Yesterday, while checking up on how the Red Sox were faring during the annual Patriots’ Day game, I noticed that Bostonsports.com was updating the progress of the Boston Marathon, including the results of the wheelchair division. That brought to mind this recent Washington Post article about a 17-year-old Paralympic wheelchair racer in Maryland, who has sued twice to force the state to treat her the same as all athletes at the state high school track and field championships. She wants to be entered in a specially-mandated wheelchair division in her event, the 1600 meter race, while racing against able-bodied individuals (if I understand the issue correctly – the article isn’t perfectly clear). Her finish -- first place by definition in her division – would count towards the overall team competition. Presumably, she doesn’t consider herself a true teammate unless her results are scored with the regular team. Other schools naturally object to what they consider a non-competitive bonus for her high school.
The article notes that while the girl considers her equal participation a civil right; many track athletes and coaches consider it an unnecessary threat to the integrity of their sport. The Maryland Public Secondary Schools Athletic Association contends that it already has exceeded its legal obligations by adding eight nonscoring wheelchair events to this year’s track championships. Regular competitors worry about their safety running beside someone wheeling along at 20 miles an hour – a problem with all road-racing events, although efforts are usually made to segregate the competitors.
This calls to mind the flap a few years back about Casey Martin, a professional golfer (and former college teammate of Tiger Woods) who had a degenerative condition in his right leg. Casey sued the PGA Tour under the Americans with Disability Act for the right to use a golf cart during competitive events. Virtually the entire professional golf establishment – Tiger Woods included – opposed Martin, despite the obvious sympathies. They argued that the tour had the right to set the terms of athletic competition and that walking was an integral and demanding part of the game. If you don’t think so, try walking 36 holes (10 or so miles) on a hilly course during the height of the summer. The Supreme Court disagreed, ruling 7-2 in favor of Martin. The PGA’s practical case was weakened by the fact that golf carts are allowed on the Champions (Senior) Tour, although most golfers won’t use them as a matter of principle. Its moral case was weakened by the long-standing history of racial discrimination among the nation’s country clubs.

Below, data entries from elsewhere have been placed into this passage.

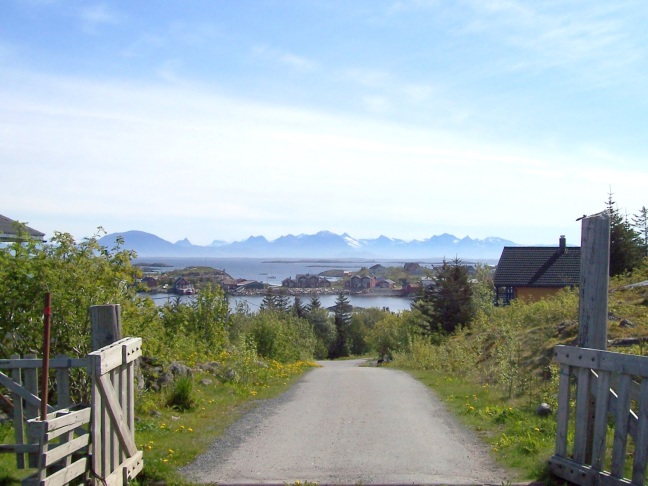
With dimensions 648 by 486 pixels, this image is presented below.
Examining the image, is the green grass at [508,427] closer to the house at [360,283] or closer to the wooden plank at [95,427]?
the wooden plank at [95,427]

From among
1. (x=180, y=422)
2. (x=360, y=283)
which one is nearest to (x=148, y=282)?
(x=180, y=422)

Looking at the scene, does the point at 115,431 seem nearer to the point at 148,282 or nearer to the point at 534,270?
the point at 148,282

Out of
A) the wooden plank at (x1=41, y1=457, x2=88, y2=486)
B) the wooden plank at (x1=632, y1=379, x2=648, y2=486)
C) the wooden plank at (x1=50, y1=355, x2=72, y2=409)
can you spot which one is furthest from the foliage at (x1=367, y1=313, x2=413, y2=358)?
the wooden plank at (x1=41, y1=457, x2=88, y2=486)

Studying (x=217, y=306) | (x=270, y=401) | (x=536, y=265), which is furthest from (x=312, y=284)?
(x=270, y=401)

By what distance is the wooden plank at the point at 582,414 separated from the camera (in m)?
6.63

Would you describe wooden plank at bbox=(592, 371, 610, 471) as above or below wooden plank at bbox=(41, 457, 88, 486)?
above

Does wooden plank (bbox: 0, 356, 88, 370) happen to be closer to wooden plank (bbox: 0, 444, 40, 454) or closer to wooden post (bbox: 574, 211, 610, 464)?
wooden plank (bbox: 0, 444, 40, 454)

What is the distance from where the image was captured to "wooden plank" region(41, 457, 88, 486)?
5.57m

The PGA Tour itself, astonishingly, had a “Caucasians Only” clause through 1961.
That said, I thought, and think, that as a matter of law and common sense, the Court was dead wrong. Let’s hope the courts in Maryland are smarter. For the record, as things turned out, Casey Martin did not enjoy much professional success and no other individual, handicapped or just a plain old tired golfer, has attempted to take advantage of the Martin precedent. (At least not on the PGA Tour – I’m not certain about the USGA.)
My point? As steroid suspect Barry Bonds approaches Hank Aaron’s home run record, we will find yet another opportunity to debate what exactly constitutes a level playing field in sports.